### GIVEN EXERCISE:
Put the lines from the first of the rows below through the line that contains "50.9 metres" into a JSON list of strings, one string per line, leaving out blank lines.

### INPUT FOR THIS TASK:
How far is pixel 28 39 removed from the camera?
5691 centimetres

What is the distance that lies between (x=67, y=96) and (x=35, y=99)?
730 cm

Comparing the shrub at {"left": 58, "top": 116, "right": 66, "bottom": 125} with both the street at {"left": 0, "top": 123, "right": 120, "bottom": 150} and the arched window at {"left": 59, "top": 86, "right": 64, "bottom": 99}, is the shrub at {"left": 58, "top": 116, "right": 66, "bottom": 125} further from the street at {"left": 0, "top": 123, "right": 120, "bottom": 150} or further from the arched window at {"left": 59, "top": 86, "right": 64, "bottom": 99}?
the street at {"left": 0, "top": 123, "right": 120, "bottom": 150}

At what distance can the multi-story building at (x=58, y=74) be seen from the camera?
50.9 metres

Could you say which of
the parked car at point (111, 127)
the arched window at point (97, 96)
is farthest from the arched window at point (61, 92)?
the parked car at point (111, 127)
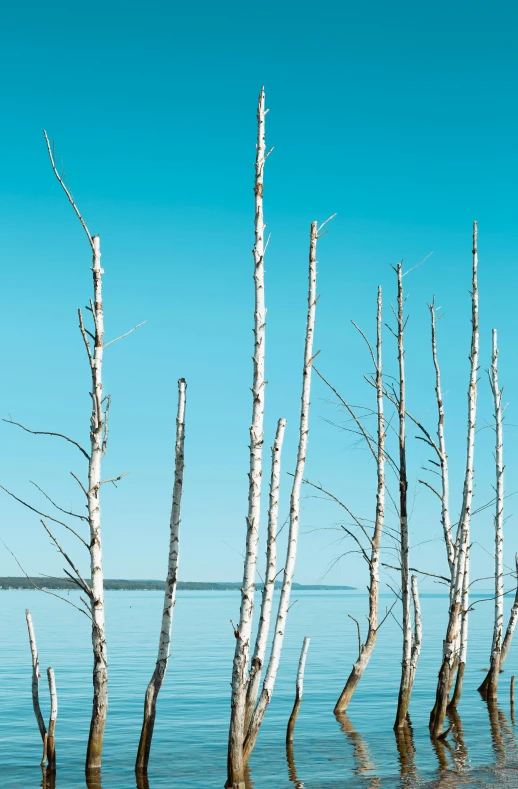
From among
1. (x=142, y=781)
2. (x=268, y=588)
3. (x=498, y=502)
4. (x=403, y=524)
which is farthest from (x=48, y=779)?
(x=498, y=502)

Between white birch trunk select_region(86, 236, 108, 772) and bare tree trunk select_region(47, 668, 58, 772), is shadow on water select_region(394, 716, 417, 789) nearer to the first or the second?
white birch trunk select_region(86, 236, 108, 772)

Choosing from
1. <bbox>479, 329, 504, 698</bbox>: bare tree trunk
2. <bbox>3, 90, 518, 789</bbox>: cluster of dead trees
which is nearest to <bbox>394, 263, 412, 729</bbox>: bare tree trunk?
<bbox>3, 90, 518, 789</bbox>: cluster of dead trees

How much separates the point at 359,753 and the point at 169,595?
699cm

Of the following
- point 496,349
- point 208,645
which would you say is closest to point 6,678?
point 208,645

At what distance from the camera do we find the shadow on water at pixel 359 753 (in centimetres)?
1569

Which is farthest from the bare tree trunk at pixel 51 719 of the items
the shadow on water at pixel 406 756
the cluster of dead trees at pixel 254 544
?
the shadow on water at pixel 406 756

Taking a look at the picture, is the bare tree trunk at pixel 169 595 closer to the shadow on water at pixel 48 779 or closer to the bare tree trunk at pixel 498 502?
the shadow on water at pixel 48 779

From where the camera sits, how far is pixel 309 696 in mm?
28906

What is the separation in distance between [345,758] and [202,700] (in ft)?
37.8

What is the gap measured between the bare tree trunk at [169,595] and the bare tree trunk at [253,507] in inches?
71.4

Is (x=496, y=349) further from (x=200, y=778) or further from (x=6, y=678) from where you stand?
(x=6, y=678)

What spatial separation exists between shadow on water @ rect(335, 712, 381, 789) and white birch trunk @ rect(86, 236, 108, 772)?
16.7ft

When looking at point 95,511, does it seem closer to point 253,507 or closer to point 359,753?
point 253,507

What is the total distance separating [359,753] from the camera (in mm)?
18297
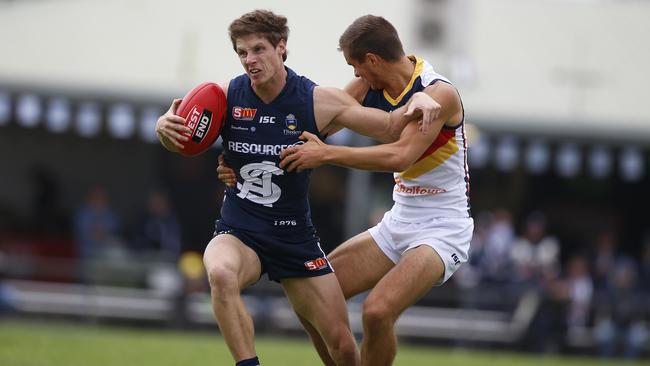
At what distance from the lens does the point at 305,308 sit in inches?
308

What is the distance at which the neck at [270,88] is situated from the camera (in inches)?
303

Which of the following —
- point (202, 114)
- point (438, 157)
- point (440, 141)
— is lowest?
point (438, 157)

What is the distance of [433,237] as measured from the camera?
315 inches

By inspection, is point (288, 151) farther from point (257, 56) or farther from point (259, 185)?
point (257, 56)

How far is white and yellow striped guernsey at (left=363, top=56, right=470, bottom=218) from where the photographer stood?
26.1ft

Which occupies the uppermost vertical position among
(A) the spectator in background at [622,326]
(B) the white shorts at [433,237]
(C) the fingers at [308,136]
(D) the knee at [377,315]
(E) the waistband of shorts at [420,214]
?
(C) the fingers at [308,136]

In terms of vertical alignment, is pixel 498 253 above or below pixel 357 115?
below

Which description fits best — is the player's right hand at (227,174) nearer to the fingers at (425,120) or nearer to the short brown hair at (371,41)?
the short brown hair at (371,41)

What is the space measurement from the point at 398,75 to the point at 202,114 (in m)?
1.23

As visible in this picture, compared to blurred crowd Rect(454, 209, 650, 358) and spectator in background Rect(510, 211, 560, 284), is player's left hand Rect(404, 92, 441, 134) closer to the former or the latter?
blurred crowd Rect(454, 209, 650, 358)

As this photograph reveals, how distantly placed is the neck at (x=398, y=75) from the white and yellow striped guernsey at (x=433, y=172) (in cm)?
3

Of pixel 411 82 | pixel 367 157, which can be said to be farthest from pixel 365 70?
pixel 367 157

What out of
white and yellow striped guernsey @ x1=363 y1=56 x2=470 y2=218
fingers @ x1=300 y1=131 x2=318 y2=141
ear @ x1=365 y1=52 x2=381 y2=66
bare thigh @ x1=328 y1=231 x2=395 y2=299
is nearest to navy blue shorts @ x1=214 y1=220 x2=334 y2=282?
bare thigh @ x1=328 y1=231 x2=395 y2=299

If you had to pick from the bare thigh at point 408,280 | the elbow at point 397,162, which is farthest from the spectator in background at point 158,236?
the elbow at point 397,162
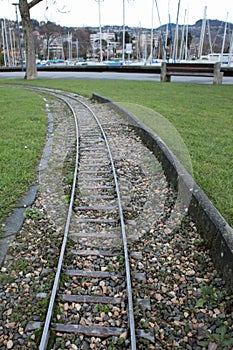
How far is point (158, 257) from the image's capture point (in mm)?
4488

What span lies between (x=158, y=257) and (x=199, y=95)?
14078mm

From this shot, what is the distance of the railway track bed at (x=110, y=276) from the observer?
3.34m

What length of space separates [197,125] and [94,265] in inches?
287

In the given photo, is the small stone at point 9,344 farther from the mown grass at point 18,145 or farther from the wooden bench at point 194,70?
the wooden bench at point 194,70

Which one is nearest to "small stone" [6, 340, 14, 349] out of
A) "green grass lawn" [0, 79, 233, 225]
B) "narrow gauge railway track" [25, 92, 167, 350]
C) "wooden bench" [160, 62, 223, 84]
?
"narrow gauge railway track" [25, 92, 167, 350]

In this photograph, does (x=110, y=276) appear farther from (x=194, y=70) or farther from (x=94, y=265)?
(x=194, y=70)

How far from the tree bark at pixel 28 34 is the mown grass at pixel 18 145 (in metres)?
11.7

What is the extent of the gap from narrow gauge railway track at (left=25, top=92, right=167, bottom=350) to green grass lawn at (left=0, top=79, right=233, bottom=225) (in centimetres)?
151

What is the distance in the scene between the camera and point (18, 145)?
8.80 m

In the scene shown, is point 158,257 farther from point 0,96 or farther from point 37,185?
point 0,96

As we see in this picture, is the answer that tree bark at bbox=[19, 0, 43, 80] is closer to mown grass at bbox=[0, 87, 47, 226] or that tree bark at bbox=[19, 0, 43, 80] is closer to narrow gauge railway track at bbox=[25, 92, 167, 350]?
mown grass at bbox=[0, 87, 47, 226]

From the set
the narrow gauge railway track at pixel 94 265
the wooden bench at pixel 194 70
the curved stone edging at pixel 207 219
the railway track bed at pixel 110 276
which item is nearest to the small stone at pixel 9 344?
the railway track bed at pixel 110 276

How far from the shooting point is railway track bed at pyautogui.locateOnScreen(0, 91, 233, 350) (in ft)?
11.0

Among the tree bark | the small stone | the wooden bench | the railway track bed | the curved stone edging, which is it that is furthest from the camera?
the tree bark
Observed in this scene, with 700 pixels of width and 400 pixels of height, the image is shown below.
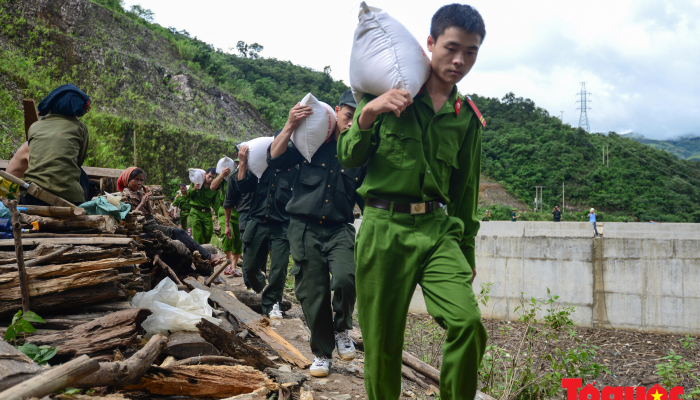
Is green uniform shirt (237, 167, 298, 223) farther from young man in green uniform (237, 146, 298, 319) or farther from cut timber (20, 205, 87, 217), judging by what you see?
cut timber (20, 205, 87, 217)

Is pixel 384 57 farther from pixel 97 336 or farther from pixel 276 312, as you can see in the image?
pixel 276 312

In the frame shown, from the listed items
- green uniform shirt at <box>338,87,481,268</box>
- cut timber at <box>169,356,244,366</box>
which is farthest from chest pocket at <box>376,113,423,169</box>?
cut timber at <box>169,356,244,366</box>

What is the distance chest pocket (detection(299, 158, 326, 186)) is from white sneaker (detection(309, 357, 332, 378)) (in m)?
1.30

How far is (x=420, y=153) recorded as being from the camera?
2.39m

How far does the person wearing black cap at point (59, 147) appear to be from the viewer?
388 cm

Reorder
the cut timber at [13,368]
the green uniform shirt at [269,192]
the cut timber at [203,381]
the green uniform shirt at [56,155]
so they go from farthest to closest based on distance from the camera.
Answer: the green uniform shirt at [269,192], the green uniform shirt at [56,155], the cut timber at [203,381], the cut timber at [13,368]

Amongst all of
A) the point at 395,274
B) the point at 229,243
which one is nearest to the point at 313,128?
the point at 395,274

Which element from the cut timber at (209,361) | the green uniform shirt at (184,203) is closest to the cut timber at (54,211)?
the cut timber at (209,361)

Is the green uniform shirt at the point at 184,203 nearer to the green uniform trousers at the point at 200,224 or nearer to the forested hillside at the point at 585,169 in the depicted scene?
the green uniform trousers at the point at 200,224

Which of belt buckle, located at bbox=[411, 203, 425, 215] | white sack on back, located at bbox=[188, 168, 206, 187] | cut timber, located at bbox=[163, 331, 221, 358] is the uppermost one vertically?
white sack on back, located at bbox=[188, 168, 206, 187]

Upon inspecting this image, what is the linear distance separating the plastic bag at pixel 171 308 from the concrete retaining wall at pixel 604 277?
23.1 feet

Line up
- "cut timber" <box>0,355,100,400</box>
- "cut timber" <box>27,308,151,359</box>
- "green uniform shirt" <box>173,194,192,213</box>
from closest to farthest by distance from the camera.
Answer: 1. "cut timber" <box>0,355,100,400</box>
2. "cut timber" <box>27,308,151,359</box>
3. "green uniform shirt" <box>173,194,192,213</box>

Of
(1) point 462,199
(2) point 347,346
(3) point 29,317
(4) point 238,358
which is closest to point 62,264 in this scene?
(3) point 29,317

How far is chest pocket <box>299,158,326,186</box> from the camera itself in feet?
11.9
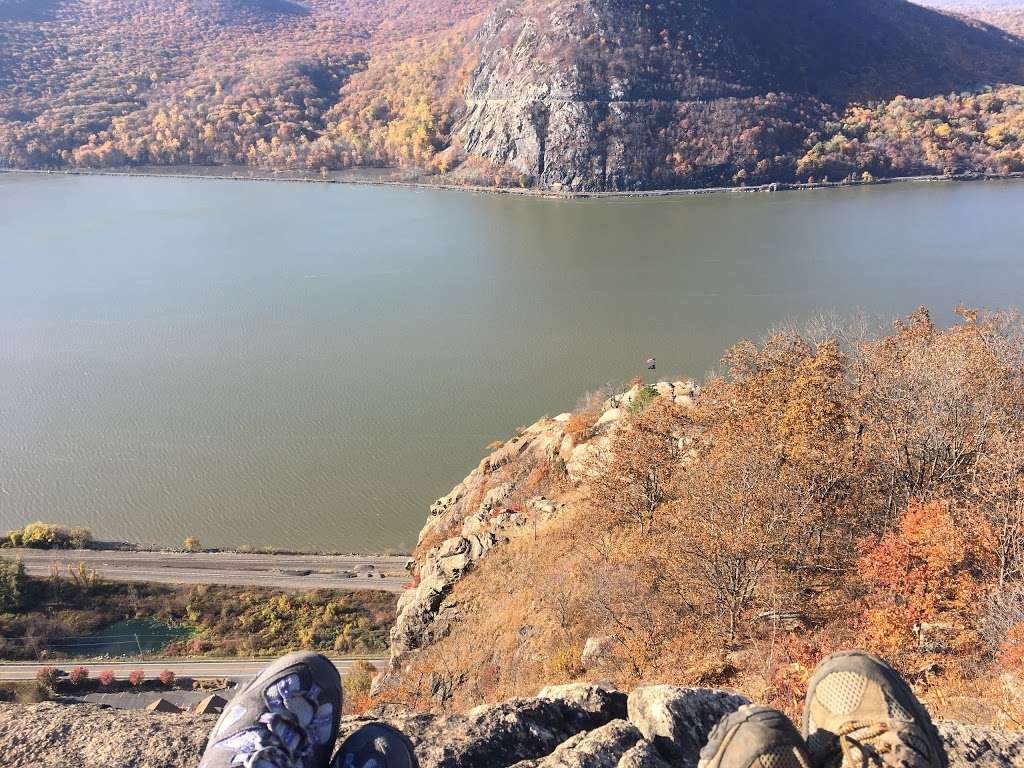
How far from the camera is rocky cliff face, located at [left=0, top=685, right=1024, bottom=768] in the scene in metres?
2.86

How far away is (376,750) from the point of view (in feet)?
8.36

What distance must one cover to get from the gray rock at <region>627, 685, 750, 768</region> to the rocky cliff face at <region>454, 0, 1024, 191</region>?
58.6m

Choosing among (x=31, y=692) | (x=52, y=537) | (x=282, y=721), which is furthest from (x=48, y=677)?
(x=282, y=721)

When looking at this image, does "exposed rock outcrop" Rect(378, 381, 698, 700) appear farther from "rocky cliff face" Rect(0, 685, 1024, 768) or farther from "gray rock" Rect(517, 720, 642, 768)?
"gray rock" Rect(517, 720, 642, 768)

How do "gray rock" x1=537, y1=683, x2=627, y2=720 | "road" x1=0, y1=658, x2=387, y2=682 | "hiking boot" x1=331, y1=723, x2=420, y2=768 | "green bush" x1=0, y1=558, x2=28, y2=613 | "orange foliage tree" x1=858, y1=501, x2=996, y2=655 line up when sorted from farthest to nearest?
"green bush" x1=0, y1=558, x2=28, y2=613 < "road" x1=0, y1=658, x2=387, y2=682 < "orange foliage tree" x1=858, y1=501, x2=996, y2=655 < "gray rock" x1=537, y1=683, x2=627, y2=720 < "hiking boot" x1=331, y1=723, x2=420, y2=768

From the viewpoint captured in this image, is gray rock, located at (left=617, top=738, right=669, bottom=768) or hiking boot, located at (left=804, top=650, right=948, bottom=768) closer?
hiking boot, located at (left=804, top=650, right=948, bottom=768)

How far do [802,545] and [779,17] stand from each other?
8383cm

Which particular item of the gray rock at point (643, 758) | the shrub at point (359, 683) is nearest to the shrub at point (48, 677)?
the shrub at point (359, 683)

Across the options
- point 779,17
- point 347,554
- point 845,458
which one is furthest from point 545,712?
point 779,17

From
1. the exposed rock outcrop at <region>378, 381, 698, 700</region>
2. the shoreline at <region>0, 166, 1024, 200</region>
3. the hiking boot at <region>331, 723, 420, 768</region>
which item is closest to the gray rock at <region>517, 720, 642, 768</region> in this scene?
the hiking boot at <region>331, 723, 420, 768</region>

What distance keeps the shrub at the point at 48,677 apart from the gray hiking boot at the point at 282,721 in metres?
16.0

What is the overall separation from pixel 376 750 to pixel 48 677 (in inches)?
676

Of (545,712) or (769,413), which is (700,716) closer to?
(545,712)

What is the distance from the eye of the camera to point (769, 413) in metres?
7.70
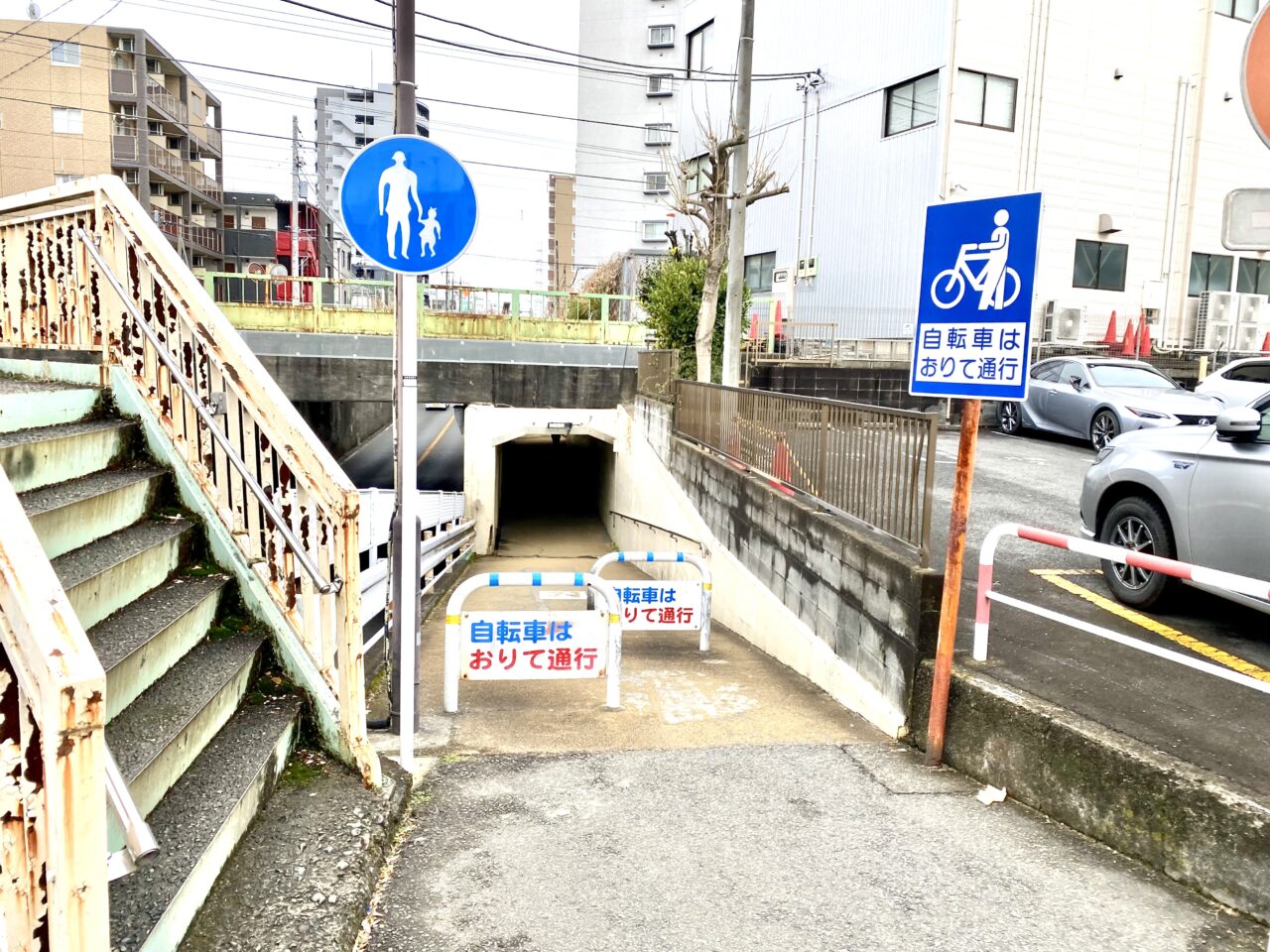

### PROBLEM SOLUTION:
[
  "How far is pixel 28 39 removed from the camera?",
  "5691 centimetres",
  "What is the distance that lies between (x=67, y=96) and (x=35, y=99)?",
  "730 cm",
  "Comparing the shrub at {\"left\": 58, \"top\": 116, \"right\": 66, \"bottom\": 125} with both the street at {\"left\": 0, \"top\": 123, \"right\": 120, \"bottom\": 150} and the arched window at {\"left\": 59, \"top\": 86, \"right\": 64, \"bottom\": 99}, is the shrub at {\"left\": 58, \"top\": 116, \"right\": 66, \"bottom\": 125} further from the street at {\"left\": 0, \"top\": 123, \"right\": 120, \"bottom\": 150} or further from the arched window at {\"left\": 59, \"top\": 86, \"right\": 64, \"bottom\": 99}?",
  "the street at {\"left\": 0, \"top\": 123, \"right\": 120, \"bottom\": 150}",
  "At what distance can the multi-story building at (x=58, y=74) be seen from the camera?",
  "50.9 metres"
]